* **SOURCE EXTRACT**

:::::

Article 1(c) and (d) of the Convention
1. In its earlier comments made under the present Convention and the Forced Labour Convention, 1930 (No. 29), the Committee noted that the Pakistan Essential Services (Maintenance) Act, 1952, and corresponding provincial Acts, prohibit employees from leaving their employment, even by giving notice, without the consent of the employer, as well as from striking, subject to penalties of imprisonment that may involve compulsory labour.
2. The Committee previously noted the comments made under the Convention in July 1999 by the All Pakistan Federation of Trade Unions (APFTU), in which it stated that the provisions of the Essential Services Act apply, inter alia, to workers employed in various public utilities such as WAPDA, Railway, Telecommunication, Karachi Port Trust, Sui Gas, etc., and these workers cannot resign from their service and cannot go on strike. The Committee also noted from a report by the ILO South Asia Multidisciplinary Advisory Team that the Ghazi Barotha Hydro Power Project (in which the World Bank was providing assistance for the construction of a power complex on the Indus river) had been declared by the Government as an essential service, so that the abovementioned restrictions applied to workers on the project.

:::::

* **STORED DATA**
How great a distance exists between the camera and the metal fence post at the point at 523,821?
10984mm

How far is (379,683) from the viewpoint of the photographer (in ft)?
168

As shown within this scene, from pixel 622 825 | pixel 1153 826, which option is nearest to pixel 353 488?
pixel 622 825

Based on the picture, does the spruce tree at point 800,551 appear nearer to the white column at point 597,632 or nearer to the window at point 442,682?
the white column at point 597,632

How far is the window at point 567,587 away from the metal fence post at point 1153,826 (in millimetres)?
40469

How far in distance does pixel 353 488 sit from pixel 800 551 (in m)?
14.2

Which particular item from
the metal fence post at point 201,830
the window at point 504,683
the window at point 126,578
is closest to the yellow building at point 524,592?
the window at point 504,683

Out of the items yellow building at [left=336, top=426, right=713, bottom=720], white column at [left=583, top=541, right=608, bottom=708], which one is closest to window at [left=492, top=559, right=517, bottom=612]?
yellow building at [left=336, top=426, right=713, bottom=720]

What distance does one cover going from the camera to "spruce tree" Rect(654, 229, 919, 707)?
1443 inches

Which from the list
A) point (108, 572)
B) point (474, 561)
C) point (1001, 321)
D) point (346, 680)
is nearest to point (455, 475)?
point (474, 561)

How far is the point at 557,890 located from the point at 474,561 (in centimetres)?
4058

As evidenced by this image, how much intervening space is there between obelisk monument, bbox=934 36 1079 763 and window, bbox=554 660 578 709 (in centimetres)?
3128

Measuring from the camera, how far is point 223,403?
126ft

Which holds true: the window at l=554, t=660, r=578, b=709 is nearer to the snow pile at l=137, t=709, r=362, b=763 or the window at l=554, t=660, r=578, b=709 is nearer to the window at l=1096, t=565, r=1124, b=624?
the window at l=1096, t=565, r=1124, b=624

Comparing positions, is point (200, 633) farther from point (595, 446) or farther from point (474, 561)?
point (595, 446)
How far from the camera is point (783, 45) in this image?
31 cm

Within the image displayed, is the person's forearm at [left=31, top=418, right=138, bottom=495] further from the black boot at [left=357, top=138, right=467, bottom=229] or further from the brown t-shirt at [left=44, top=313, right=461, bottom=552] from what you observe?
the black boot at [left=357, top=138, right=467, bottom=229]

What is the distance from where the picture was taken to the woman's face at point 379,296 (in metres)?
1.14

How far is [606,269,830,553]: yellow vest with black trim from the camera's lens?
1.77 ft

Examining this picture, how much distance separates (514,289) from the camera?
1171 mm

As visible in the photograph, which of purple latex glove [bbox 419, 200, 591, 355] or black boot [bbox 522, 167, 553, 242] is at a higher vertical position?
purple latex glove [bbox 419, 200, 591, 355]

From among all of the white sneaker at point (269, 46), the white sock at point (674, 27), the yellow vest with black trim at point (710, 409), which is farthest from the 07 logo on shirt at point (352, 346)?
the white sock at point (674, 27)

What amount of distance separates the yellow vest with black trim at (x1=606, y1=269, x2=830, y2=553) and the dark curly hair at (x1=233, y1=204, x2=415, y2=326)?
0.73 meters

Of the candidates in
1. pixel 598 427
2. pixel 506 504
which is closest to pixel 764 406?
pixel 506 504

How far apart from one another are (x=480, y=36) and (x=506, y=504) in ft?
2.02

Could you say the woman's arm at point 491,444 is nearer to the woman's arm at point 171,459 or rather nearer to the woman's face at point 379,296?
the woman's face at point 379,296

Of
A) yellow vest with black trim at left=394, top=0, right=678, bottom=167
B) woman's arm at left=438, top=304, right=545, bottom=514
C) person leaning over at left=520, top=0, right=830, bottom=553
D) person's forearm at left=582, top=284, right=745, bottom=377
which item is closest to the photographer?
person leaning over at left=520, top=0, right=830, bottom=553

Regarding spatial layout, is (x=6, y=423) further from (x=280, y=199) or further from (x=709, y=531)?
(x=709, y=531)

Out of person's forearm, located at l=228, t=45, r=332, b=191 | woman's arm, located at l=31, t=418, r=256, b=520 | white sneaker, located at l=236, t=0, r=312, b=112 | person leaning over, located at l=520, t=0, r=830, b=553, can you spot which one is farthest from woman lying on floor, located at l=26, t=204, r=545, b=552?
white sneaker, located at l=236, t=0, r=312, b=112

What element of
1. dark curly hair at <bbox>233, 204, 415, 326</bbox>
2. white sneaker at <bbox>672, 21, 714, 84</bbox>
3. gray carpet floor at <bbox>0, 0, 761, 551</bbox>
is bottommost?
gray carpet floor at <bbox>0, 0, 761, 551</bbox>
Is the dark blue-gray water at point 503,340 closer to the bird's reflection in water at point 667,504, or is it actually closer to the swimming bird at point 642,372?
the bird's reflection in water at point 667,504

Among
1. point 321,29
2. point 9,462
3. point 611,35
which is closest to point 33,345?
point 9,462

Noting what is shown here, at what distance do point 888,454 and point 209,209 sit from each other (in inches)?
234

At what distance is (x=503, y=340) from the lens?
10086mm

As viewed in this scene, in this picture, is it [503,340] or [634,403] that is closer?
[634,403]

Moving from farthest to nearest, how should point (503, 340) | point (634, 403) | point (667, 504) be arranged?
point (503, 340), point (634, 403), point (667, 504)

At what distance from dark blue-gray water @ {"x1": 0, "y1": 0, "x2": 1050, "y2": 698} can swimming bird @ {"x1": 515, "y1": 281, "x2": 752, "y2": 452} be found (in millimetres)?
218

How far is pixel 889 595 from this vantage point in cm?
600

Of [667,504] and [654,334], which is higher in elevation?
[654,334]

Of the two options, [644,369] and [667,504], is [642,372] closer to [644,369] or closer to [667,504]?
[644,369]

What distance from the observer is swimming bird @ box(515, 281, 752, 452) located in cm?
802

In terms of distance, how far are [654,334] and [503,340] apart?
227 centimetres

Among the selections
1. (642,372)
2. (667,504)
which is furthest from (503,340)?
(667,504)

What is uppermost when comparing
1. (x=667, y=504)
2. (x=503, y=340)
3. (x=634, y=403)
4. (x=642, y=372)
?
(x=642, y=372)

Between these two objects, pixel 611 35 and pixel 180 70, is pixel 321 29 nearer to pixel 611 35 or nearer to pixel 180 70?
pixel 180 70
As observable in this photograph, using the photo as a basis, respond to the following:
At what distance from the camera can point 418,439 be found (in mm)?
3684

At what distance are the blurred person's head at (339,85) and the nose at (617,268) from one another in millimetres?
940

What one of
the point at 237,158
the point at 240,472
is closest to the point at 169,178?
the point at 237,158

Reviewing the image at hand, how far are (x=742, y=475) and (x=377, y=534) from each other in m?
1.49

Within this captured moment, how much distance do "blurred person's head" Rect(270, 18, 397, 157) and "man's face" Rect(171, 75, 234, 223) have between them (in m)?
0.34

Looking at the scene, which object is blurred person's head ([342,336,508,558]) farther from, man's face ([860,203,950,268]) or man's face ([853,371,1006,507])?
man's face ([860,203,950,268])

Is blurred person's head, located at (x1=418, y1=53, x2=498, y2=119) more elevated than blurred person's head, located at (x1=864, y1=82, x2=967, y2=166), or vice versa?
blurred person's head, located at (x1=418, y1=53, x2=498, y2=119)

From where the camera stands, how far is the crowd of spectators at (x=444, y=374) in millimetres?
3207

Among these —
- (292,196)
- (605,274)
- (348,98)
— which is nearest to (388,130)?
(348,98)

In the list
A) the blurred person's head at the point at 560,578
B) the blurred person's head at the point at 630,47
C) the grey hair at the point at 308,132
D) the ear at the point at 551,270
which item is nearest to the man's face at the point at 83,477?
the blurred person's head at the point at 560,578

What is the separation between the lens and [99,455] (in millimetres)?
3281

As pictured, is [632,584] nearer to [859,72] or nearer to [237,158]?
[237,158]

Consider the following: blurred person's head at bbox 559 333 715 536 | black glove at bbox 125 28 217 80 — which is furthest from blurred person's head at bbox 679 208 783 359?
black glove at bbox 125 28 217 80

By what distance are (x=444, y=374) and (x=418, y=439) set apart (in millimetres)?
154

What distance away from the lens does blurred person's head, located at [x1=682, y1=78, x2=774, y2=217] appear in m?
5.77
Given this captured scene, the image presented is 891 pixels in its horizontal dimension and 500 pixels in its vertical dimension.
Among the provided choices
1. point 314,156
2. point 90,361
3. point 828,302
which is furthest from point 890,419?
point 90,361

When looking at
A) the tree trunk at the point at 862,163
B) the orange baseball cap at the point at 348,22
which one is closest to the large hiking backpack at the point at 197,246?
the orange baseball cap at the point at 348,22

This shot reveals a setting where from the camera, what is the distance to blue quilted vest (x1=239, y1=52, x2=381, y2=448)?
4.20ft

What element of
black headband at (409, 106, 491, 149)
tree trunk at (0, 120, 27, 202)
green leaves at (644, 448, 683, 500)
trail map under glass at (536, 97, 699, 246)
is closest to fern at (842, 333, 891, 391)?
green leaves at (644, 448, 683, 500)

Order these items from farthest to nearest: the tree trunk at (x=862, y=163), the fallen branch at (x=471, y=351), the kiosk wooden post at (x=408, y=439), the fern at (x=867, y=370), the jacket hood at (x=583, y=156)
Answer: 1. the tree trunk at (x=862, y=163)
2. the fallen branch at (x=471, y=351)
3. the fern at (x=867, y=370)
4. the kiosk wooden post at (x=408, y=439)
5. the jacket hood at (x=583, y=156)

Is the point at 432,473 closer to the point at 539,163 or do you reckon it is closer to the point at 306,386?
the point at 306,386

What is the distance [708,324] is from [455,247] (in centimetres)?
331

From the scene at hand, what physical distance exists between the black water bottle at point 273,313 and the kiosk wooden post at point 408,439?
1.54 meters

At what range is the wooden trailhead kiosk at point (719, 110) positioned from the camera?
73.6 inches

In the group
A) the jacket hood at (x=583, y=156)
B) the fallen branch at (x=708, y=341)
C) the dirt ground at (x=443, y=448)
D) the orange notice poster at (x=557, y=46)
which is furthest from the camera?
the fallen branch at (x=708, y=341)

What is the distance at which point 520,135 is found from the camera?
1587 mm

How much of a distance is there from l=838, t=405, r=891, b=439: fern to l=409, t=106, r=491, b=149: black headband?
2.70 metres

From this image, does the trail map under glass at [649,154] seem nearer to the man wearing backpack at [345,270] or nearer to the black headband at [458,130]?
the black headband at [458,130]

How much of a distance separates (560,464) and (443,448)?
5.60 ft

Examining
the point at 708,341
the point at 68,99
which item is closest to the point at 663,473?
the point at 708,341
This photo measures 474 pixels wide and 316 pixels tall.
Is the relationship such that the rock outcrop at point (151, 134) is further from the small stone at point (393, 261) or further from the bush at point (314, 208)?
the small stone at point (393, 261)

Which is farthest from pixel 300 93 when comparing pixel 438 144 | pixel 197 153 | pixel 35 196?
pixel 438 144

:::::

* **WRITTEN TASK**
Carry on the Committee's comments on Pakistan's Essential Services (Maintenance) Act from the point where they stop. The material plays no role here.

* **RESPONSE TO THIS TASK**
3. The Committee has noted the Government’s repeated statement in its reports that the application of the 1952 Act has been made very restrictive and it is extended only in cases of extreme nature, when peaceful and uninterrupted supply of goods and services to the general public appears to be disturbed. The Government also indicated that all workers covered by the Act had joined service without force and the requirement to obey justifiable and lawful orders of the employer did not constitute forced labour. The Committee recalls that, during the discussion in the Conference Committee in 2000, the Government’s representative repeated indications previously given to this Committee to the effect that the Act applied to only six categories of establishments (a reduction from an initial list of ten categories) which were considered truly essential to the life of the community. As regards the Ghazi Barotha Hydro Power Project, which had been placed under the Act, the Government’s representative assured the Conference Committee that the application of the Act to this project was a temporary measure. The Government’s representative also informed the Conference Committee that the observations of the Committee of Experts concerning the Act had been placed before the Tripartite Commission on the Consolidation, Simplification and Rationalization of Labour Laws, and that the Commission’s recommendations would be provided to the ILO and to the social partners when finalized.
4. While noting these indications, and referring also to the explanations provided in paragraphs 110 and 123 of its General Survey of 1979 on the abolition of forced labour, the Committee points out once again that the Convention does not protect persons responsible for breaches of labour discipline or strikes that impair the operation of essential services in the strict sense or in other circumstances where life and health are in danger; however, in such cases there must exist an effective danger, not mere inconvenience. Furthermore, all the workers concerned - whether in any employment under the federal and provincial governments and local authorities or in public utilities, including essential services - must remain free to terminate their employment by reasonable notice; otherwise, a contractual relationship based on the will of the parties is changed into service by compulsion of law, which is incompatible with both the present Convention and the Forced Labour Convention, 1930 (No. 29), likewise ratified by Pakistan. The Committee therefore reiterates firm hope that the Pakistan Essential Services Act and corresponding provincial Acts will be either repealed or amended in the near future so as to ensure the observance of the Convention, and that the Government will report on the action taken to this effect.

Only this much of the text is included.